■ Trecho do texto:
◇ ◇ ◇

No início da década de 90, um pequeno grupo de jovens passa a se reunir pelas praças de Passo Fundo, em busca de informações sobre uma nova doença que começava a chamar a atenção no mundo todo. Em poucos meses, a situação se agrava. O número de pessoas infectadas pelo HIV aumentava assustadoramente. Sem medicamentos e tratamentos adequados, a Aids fazia suas primeiras vítimas no município. Dos 78 integrantes do primeiro grupo, em três meses, a maioria já havia perdido a batalha para a doença.
Disseminada principalmente entre homossexuais e consumidores de drogas, o preconceito em relação aos chamados grupos de risco, como foram denominados, crescia na mesma proporção. Diante deste cenário nebuloso, surgia o Serviço de Solidariedade à Aids, o Sosa. Uma entidade criada pelos próprios portadores e voluntários. Passados 24 anos, a ONG que virou referência no Rio Grande do Sul, e seguiu atendendo filhos e netos daquela primeira geração, além de novos portadores, anunciou esta semana que está fechando as portas.
Por mais de duas décadas, a entidade lutou em busca de um espaço para instalação de sua sede. Nos últimos cinco anos, funcionou em quatro salas disponibilizadas pela Prefeitura Municipal, nas dependências do antigo quartel do Exército. No local, atendia semanalmente 209 pessoas, entre elas, 69 crianças. O trabalho era desenvolvido por uma equipe de 11 pessoas, incluindo psicólogas, assistente social, administradora e monitoras.
A difícil decisão de fechar as portas foi tomada durante assembleia geral realizada na semana passada, com a presença das famílias atendidas. Presidente da ONG desde a sua fundação, Marlene Brittes relatou que o Sosa havia recebido um comunicado para desocupar o prédio. Segundo ela, a secretaria de saúde do município chegou a oferecer outro espaço, mas a entidade não teria condições de manter os custos.

◇ ◇ ◇

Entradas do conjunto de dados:
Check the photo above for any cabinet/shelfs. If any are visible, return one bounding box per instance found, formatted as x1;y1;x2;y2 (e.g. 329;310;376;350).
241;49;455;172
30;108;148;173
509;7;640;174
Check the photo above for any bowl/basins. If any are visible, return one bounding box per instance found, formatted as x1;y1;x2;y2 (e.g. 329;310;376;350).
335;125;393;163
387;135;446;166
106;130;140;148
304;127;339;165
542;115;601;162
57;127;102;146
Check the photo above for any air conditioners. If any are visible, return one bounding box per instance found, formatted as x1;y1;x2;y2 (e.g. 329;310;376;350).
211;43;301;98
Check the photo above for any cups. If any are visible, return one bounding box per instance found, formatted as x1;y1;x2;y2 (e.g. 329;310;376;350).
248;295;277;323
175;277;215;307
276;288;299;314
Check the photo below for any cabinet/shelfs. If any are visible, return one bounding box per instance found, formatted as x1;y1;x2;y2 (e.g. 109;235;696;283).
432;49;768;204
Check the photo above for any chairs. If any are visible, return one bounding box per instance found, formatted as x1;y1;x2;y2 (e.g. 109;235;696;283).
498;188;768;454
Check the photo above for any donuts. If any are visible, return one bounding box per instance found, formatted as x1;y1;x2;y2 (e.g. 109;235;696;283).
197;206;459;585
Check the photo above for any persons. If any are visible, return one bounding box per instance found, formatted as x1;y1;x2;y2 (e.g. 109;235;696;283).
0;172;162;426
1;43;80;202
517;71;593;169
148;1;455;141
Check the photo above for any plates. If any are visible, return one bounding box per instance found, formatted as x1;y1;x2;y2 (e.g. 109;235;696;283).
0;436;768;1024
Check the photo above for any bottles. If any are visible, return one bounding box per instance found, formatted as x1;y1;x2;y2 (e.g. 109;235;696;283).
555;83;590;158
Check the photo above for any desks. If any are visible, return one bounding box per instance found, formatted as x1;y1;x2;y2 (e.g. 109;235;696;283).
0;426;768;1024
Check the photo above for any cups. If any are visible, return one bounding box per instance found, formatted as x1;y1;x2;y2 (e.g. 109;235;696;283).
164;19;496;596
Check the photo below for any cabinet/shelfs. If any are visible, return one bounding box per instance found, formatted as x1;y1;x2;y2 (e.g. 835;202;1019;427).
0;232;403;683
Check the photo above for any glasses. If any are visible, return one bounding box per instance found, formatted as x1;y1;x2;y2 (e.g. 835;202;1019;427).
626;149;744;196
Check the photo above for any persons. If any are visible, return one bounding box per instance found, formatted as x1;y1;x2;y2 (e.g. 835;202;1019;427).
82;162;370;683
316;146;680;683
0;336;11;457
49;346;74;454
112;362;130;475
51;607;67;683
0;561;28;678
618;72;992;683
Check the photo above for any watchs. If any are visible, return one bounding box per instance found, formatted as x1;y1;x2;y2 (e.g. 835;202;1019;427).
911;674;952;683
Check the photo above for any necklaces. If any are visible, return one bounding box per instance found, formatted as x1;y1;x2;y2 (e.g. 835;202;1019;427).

◇ ◇ ◇

■ O que fazer: Continue a reportagem sobre o fechamento do Sosa em Passo Fundo, começando logo depois da última frase do trecho.

■ Sua resposta:
A ONG vinha enfrentando dificuldades financeiras desde 2014, quando encerrou o convênio de 10 anos, com entidade alemã Kinder Not Hilfe, da cidade de Duisburg, responsável pelo repasse de aproximadamente R$ 100 mil ao ano.
Desde então, passou a se manter através de um convênio com a prefeitura, no valor anual de R$ 55. “Esta parceria é assinada em janeiro e o dinheiro chega em agosto. O recurso não é suficiente para mantermos toda a estrutura. Mesmo recebendo uma sala, teríamos que arcar com várias despesas, como água, luz, entre outras. Se em 24 anos, não reconheceram a importância do nosso trabalho, isso não acontecerá agora” desabafa Marlene.
Com o fechamento da sede, o Sosa deixa de realizar um trabalho destinado para crianças e adolescentes focado no enfrentamento do preconceito, exclusão e situações de vulnerabilidade social. Parte delas perderam os pais para a Aids e estão sob os cuidados das avós. Cada família atendida na ONG recebia mensalmente uma cesta básica. “ O sentimento é de que faltou respeito com o nosso trabalho” diz Marlene. Para ela, uma das principais missões do Sosa ao longo de mais de duas décadas, foi mostrar ao portador a importância da adesão ao tratamento. “Para conseguir isto é preciso ganhar a confiança e o respeito do portador, olhar no olho dele, e fazer acreditar que é possível” comenta.